- **Task instructions**
Would you copy only the lines below, beginning with the one that contains "Which in the group" and running through the last entry line?

Spatial question records
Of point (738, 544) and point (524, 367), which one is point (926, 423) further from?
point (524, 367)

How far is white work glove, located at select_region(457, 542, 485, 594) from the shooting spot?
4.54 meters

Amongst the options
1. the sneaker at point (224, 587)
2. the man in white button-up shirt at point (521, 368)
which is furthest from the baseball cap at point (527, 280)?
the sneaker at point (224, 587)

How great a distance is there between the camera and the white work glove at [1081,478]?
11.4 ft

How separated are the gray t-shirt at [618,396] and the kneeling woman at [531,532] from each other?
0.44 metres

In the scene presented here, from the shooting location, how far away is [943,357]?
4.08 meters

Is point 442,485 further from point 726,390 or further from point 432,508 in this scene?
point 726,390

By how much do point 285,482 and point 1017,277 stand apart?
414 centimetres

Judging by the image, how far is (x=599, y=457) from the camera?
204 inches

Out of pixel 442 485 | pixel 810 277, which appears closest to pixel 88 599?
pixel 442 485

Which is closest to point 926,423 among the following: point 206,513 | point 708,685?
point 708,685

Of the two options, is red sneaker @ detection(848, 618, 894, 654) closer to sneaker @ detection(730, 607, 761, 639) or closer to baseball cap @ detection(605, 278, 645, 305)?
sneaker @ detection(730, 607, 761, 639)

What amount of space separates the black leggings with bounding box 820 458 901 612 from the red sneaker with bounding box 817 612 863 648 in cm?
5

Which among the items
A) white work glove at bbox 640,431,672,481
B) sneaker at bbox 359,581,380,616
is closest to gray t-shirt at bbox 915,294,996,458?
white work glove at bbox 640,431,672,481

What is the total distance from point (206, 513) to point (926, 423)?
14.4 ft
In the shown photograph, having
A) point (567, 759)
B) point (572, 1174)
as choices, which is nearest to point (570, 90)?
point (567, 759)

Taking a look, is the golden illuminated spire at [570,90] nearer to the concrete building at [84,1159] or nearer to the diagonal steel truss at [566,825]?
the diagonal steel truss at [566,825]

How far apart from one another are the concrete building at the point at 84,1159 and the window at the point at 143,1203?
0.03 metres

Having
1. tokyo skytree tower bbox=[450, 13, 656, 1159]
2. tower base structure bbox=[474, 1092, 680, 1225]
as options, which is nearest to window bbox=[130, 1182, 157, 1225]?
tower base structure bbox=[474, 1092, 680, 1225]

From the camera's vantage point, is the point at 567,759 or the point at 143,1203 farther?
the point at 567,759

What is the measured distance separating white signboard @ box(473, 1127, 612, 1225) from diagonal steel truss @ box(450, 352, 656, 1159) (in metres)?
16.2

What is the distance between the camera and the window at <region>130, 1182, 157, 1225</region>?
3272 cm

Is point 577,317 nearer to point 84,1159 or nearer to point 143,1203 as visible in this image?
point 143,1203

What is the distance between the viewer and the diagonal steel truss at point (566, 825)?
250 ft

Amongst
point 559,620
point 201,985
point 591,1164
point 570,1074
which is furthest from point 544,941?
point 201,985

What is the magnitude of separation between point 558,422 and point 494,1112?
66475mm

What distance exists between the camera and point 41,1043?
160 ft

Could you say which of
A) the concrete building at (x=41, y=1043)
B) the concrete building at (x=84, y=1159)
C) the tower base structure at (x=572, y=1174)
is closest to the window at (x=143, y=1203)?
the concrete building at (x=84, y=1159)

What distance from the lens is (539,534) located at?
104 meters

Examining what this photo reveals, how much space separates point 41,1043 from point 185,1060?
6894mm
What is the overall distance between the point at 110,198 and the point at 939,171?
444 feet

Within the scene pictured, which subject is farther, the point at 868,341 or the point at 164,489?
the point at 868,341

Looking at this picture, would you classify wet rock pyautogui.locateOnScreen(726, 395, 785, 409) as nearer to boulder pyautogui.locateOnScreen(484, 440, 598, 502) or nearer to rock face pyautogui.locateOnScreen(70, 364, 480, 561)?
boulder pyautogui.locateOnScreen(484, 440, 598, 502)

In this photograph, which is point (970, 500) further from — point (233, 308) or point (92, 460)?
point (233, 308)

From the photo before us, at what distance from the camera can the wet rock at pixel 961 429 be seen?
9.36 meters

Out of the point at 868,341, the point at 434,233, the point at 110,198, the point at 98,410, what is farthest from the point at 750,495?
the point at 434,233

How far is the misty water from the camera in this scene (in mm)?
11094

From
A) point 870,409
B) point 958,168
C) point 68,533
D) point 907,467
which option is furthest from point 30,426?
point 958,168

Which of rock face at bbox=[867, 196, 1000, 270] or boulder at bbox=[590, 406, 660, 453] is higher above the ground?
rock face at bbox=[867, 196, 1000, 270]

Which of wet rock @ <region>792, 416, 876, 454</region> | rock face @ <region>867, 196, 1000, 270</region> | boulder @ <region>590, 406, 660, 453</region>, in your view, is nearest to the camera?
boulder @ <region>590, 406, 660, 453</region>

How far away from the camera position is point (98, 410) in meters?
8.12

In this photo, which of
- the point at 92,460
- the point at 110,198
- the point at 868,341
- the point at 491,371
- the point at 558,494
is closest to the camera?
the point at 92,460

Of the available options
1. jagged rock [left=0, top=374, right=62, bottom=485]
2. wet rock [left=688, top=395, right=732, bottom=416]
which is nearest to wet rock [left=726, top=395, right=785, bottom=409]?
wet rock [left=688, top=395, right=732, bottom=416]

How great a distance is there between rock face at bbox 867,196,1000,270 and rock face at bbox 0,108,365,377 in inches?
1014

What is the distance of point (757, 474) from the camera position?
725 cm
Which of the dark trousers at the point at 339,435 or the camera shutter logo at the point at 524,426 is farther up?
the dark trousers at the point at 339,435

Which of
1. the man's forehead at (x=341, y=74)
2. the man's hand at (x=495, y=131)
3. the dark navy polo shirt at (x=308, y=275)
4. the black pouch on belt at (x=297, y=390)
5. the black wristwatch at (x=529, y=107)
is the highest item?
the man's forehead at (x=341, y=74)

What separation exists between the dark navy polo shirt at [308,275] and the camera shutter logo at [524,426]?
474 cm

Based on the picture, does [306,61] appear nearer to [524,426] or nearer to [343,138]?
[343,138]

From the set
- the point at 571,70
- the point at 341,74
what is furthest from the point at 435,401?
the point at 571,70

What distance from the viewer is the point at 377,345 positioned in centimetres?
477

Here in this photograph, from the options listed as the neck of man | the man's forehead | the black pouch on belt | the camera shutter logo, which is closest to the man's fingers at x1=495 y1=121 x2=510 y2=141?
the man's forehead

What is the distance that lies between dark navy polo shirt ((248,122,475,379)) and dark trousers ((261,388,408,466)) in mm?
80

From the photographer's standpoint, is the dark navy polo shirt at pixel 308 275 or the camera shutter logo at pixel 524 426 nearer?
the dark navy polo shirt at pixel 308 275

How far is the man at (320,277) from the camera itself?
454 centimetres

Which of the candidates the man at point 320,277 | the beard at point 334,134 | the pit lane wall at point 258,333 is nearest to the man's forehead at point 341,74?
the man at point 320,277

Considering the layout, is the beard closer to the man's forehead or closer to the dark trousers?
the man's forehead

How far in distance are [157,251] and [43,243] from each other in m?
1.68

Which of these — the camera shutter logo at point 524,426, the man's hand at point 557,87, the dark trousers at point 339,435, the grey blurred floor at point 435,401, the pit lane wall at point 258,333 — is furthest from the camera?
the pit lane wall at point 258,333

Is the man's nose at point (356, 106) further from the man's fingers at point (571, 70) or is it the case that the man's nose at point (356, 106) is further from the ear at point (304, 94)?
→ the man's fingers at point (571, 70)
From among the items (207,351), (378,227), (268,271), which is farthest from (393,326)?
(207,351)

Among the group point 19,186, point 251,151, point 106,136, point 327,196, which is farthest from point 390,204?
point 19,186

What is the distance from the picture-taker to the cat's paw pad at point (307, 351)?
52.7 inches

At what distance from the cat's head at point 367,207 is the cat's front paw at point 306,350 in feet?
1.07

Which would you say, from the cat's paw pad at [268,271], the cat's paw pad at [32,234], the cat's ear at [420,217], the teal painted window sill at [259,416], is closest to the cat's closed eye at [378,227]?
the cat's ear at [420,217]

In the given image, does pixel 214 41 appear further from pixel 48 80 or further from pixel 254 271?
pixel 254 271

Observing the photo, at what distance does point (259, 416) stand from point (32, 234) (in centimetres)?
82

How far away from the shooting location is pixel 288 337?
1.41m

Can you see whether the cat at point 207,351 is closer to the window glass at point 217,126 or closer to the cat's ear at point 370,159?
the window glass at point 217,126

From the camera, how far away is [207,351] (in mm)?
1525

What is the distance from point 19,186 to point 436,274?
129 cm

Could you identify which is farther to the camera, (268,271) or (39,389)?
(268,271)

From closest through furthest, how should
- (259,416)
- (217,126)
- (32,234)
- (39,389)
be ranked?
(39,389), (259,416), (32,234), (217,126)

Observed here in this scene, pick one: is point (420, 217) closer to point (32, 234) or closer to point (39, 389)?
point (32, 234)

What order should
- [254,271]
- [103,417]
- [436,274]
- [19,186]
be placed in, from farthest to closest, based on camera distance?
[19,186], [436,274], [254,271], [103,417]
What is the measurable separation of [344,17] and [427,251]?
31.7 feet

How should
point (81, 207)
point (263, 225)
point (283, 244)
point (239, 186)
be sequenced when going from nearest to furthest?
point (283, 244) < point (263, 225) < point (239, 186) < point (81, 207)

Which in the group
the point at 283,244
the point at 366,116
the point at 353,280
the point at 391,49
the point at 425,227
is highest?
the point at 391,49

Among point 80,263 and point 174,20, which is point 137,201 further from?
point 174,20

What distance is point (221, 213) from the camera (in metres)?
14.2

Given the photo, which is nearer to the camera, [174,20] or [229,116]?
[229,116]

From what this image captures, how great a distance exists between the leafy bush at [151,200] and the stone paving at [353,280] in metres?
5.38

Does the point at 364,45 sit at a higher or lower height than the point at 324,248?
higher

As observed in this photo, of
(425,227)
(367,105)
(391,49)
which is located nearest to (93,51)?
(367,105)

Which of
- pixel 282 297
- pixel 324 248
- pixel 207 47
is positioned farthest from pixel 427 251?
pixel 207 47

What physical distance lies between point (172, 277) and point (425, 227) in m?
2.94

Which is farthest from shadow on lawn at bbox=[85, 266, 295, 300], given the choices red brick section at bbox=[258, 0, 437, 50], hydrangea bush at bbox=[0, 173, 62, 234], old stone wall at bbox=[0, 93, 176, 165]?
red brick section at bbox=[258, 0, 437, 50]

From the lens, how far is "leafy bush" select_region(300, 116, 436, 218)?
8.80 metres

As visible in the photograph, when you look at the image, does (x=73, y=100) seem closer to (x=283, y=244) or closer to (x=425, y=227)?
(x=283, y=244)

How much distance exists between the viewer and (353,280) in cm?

- **Result of this exercise**
Which in the group
the point at 283,244
the point at 366,116
the point at 353,280
the point at 391,49
the point at 425,227
is highest?
the point at 391,49

Among point 80,263 and point 174,20, which is point 137,201 further from?
point 174,20

What distance is point (221, 213) from the camera (in metres)?
14.2

Given the photo, which is nearer to the camera, [174,20] or [229,116]?
[229,116]

From what this image captures, how great a distance exists between the leafy bush at [151,200] and the stone paving at [353,280] in metres?
5.38

Does the point at 364,45 sit at a higher or lower height than the point at 324,248?
higher

As observed in this photo, of
(425,227)
(367,105)
(391,49)
which is located nearest to (93,51)?
(367,105)

Which of
- pixel 282 297
- pixel 324 248
- pixel 207 47
is positioned farthest from pixel 427 251?
pixel 207 47

What physical distance lies between point (172, 277) and point (425, 227) in m?
2.94

Which is farthest from shadow on lawn at bbox=[85, 266, 295, 300], given the choices red brick section at bbox=[258, 0, 437, 50], hydrangea bush at bbox=[0, 173, 62, 234], old stone wall at bbox=[0, 93, 176, 165]?
red brick section at bbox=[258, 0, 437, 50]

From the lens, how far is "leafy bush" select_region(300, 116, 436, 218)?
8.80 metres

As visible in the photograph, when you look at the image, does (x=73, y=100) seem closer to (x=283, y=244) or closer to (x=425, y=227)?
(x=283, y=244)

How much distance exists between the viewer and (353,280) in cm?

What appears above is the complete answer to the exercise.